YOUR INSTRUCTIONS. Retype, word for word, each line between the lines holding "Nombre de grammaticaux" and "THD+N Ratio over", inclusive, and leave the rest of the data alone.

= Beginning of Section =

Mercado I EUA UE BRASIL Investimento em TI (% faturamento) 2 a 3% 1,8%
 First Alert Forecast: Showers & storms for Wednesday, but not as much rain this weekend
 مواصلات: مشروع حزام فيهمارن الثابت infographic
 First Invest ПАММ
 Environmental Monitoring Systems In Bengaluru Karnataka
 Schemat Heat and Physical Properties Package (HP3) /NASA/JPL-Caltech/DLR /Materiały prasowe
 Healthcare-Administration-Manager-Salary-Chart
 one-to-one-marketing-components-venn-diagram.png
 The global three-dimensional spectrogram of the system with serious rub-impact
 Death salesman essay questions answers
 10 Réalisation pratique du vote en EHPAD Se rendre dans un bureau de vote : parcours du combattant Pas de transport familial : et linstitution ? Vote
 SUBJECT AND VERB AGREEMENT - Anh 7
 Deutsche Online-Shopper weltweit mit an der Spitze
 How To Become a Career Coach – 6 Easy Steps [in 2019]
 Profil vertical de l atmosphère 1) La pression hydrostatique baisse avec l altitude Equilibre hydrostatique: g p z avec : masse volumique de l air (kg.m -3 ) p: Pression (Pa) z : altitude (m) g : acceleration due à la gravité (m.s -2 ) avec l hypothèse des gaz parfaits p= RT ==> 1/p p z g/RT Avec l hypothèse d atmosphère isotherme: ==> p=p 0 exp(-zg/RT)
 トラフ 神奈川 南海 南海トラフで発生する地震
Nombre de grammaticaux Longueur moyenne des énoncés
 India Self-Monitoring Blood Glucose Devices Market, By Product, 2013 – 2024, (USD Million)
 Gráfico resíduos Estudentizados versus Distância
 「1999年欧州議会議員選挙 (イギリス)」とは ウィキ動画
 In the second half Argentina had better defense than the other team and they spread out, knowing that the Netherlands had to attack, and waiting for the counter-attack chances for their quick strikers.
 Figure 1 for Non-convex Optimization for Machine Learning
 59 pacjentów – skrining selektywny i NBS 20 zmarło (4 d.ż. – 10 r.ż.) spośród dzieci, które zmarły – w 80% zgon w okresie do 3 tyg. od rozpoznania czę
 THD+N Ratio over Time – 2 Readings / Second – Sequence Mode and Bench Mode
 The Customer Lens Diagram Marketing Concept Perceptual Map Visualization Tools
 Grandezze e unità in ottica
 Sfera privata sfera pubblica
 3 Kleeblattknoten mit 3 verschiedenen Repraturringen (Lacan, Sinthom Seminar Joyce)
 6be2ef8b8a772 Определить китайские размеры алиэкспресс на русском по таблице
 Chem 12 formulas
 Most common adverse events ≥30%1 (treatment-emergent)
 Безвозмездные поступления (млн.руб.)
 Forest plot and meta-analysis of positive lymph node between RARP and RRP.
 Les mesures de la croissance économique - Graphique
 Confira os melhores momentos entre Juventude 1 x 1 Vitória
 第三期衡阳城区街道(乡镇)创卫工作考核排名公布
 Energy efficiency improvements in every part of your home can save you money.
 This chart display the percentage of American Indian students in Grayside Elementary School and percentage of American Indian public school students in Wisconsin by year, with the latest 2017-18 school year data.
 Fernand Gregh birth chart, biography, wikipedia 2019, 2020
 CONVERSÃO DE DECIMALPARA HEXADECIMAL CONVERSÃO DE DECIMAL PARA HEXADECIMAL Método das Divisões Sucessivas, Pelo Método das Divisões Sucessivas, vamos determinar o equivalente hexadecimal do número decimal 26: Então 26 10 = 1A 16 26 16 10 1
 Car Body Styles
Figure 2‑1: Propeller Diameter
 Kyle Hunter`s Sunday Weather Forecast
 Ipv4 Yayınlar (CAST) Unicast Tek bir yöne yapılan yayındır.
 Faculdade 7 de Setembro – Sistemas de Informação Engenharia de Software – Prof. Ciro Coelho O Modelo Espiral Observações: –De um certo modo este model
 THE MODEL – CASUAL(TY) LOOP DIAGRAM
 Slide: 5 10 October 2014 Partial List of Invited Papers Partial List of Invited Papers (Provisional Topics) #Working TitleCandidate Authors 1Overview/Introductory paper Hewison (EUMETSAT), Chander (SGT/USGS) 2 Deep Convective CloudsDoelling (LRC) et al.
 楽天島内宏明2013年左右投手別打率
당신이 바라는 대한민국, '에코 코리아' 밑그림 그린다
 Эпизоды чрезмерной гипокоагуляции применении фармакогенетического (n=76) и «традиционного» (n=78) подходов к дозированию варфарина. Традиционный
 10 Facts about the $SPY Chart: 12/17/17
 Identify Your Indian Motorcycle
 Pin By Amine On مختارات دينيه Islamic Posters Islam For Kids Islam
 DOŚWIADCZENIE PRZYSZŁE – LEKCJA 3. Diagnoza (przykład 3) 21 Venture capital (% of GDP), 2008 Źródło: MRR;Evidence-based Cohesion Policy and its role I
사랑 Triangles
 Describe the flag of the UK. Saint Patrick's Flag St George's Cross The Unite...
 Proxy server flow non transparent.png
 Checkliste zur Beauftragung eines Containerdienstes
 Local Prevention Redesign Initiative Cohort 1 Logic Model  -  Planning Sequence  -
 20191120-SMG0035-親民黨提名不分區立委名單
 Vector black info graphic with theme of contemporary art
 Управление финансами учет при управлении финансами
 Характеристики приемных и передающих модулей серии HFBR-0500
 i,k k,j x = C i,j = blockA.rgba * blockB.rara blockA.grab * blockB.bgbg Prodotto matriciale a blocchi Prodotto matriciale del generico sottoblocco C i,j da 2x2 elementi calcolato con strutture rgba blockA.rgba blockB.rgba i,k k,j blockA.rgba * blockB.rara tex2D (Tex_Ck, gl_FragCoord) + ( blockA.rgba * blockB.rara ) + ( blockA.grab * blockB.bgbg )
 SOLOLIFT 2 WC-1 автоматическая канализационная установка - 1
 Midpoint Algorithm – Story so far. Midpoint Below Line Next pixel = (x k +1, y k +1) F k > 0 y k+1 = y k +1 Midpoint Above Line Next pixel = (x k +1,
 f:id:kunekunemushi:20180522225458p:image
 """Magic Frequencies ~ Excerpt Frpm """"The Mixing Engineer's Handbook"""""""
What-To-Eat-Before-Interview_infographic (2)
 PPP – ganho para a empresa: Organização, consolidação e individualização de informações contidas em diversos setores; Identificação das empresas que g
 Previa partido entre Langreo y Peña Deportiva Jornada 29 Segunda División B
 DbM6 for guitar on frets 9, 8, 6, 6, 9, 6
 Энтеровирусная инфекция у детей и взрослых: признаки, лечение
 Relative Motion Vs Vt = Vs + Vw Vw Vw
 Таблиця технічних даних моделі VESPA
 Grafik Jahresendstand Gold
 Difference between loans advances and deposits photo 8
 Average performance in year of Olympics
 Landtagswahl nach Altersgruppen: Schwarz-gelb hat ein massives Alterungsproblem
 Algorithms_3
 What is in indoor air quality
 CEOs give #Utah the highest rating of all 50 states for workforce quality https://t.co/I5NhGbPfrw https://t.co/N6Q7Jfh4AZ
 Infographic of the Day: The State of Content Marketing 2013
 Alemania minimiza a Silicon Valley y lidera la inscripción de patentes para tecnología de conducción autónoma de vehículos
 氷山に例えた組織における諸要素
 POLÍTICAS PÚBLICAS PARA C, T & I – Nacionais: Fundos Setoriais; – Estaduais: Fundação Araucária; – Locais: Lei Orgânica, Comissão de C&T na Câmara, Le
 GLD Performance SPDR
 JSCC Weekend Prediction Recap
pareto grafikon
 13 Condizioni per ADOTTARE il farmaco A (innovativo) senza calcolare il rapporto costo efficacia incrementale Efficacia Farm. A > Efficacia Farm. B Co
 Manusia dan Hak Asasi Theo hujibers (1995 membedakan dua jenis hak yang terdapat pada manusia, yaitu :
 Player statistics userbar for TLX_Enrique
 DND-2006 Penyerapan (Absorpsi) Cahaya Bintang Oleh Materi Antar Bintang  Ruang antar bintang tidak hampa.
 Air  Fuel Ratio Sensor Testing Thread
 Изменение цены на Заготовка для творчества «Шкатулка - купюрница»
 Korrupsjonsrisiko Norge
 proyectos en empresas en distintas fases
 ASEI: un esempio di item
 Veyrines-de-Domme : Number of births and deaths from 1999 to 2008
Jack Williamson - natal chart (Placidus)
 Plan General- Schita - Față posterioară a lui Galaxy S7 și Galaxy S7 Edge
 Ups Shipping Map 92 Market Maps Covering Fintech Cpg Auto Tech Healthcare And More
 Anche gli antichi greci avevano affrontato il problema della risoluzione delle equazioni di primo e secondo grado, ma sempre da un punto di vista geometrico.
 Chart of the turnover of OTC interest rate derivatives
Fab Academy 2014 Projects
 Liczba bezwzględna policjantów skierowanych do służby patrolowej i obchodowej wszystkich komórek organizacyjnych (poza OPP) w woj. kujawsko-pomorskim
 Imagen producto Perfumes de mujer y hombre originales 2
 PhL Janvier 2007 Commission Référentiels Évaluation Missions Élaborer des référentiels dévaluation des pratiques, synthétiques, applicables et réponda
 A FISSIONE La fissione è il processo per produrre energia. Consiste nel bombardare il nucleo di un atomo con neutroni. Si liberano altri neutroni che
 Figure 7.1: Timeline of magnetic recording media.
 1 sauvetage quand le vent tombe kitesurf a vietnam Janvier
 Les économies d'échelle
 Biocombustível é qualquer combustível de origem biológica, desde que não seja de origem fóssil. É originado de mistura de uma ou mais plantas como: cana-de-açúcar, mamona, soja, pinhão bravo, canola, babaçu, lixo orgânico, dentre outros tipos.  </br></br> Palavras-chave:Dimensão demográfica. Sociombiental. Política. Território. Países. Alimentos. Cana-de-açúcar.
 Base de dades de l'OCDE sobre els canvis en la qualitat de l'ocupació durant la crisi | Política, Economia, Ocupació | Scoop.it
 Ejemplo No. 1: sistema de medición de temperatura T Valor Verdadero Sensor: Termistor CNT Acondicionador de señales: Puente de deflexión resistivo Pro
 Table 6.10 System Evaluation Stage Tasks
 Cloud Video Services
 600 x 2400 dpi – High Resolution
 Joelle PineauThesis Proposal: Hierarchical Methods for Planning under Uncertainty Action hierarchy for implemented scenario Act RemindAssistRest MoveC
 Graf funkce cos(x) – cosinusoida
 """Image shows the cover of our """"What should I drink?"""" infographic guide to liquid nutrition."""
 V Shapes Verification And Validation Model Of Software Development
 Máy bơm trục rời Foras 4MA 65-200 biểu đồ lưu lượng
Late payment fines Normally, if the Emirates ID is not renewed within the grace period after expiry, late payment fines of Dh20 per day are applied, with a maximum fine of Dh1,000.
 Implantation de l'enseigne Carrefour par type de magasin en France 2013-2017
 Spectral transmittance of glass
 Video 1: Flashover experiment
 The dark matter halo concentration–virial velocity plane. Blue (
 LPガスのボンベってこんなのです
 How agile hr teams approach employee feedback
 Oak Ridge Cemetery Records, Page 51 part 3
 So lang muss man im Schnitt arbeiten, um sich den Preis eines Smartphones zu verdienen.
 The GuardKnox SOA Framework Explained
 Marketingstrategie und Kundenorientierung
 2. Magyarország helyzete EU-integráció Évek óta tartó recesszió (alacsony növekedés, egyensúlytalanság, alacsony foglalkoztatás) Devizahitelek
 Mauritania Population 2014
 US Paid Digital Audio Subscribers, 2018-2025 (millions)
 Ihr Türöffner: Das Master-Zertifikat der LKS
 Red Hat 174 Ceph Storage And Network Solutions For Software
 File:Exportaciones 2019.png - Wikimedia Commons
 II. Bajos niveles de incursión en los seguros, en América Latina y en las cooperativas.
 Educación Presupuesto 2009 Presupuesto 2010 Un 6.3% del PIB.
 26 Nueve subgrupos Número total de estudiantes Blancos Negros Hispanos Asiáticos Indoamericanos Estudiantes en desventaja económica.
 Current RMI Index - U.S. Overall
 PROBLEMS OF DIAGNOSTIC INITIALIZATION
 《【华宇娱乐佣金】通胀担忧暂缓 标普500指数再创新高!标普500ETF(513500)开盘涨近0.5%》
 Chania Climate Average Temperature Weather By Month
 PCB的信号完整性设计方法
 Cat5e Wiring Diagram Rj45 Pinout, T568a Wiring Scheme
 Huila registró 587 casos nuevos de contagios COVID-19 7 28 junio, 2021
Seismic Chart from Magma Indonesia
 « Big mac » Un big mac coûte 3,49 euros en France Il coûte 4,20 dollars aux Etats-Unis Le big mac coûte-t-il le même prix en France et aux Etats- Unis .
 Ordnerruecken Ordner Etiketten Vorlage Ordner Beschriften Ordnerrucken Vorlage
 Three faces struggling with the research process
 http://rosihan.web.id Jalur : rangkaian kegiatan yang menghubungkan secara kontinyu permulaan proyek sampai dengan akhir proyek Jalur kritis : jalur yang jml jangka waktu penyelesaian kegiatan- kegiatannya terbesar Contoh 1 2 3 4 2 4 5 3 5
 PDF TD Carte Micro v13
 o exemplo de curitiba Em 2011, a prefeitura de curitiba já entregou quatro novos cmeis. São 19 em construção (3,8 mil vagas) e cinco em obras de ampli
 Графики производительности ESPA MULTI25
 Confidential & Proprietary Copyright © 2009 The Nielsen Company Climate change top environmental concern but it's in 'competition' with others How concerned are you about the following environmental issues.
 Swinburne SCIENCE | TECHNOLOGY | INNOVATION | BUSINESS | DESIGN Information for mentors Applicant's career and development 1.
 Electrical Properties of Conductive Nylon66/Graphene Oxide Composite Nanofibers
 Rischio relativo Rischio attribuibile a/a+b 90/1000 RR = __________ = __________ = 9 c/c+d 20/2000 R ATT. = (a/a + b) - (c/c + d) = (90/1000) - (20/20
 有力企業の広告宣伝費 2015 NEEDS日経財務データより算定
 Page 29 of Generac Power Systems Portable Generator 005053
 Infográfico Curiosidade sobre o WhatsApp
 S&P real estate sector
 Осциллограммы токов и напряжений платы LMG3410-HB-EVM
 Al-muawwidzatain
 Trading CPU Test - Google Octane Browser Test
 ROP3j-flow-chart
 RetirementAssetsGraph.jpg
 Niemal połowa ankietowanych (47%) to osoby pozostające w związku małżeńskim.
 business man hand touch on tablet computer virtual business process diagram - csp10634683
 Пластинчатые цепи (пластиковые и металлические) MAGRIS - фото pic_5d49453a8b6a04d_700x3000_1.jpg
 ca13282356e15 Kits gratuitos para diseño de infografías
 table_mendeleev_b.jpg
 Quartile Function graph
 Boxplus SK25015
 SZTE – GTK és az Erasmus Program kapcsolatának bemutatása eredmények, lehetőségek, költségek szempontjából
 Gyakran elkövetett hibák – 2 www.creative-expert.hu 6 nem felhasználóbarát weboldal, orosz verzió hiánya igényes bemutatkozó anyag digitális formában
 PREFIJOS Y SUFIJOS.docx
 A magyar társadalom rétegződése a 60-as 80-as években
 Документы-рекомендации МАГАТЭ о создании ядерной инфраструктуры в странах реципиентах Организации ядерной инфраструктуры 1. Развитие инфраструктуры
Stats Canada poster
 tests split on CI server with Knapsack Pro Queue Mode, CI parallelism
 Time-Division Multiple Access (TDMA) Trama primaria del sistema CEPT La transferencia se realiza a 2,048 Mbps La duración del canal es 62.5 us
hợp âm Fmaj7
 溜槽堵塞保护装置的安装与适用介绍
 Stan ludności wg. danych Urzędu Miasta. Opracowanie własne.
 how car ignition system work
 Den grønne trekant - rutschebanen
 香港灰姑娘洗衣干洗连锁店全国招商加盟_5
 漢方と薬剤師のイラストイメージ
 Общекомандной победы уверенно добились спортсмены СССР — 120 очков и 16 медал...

= End of Section =

ANSWER AREA.
Nombre de grammaticaux Longueur moyenne des énoncés
 India Self-Monitoring Blood Glucose Devices Market, By Product, 2013 – 2024, (USD Million)
 Gráfico resíduos Estudentizados versus Distância
 「1999年欧州議会議員選挙 (イギリス)」とは ウィキ動画
 In the second half Argentina had better defense than the other team and they spread out, knowing that the Netherlands had to attack, and waiting for the counter-attack chances for their quick strikers.
 Figure 1 for Non-convex Optimization for Machine Learning
 59 pacjentów – skrining selektywny i NBS 20 zmarło (4 d.ż. – 10 r.ż.) spośród dzieci, które zmarły – w 80% zgon w okresie do 3 tyg. od rozpoznania czę
 THD+N Ratio over Time – 2 Readings / Second – Sequence Mode and Bench Mode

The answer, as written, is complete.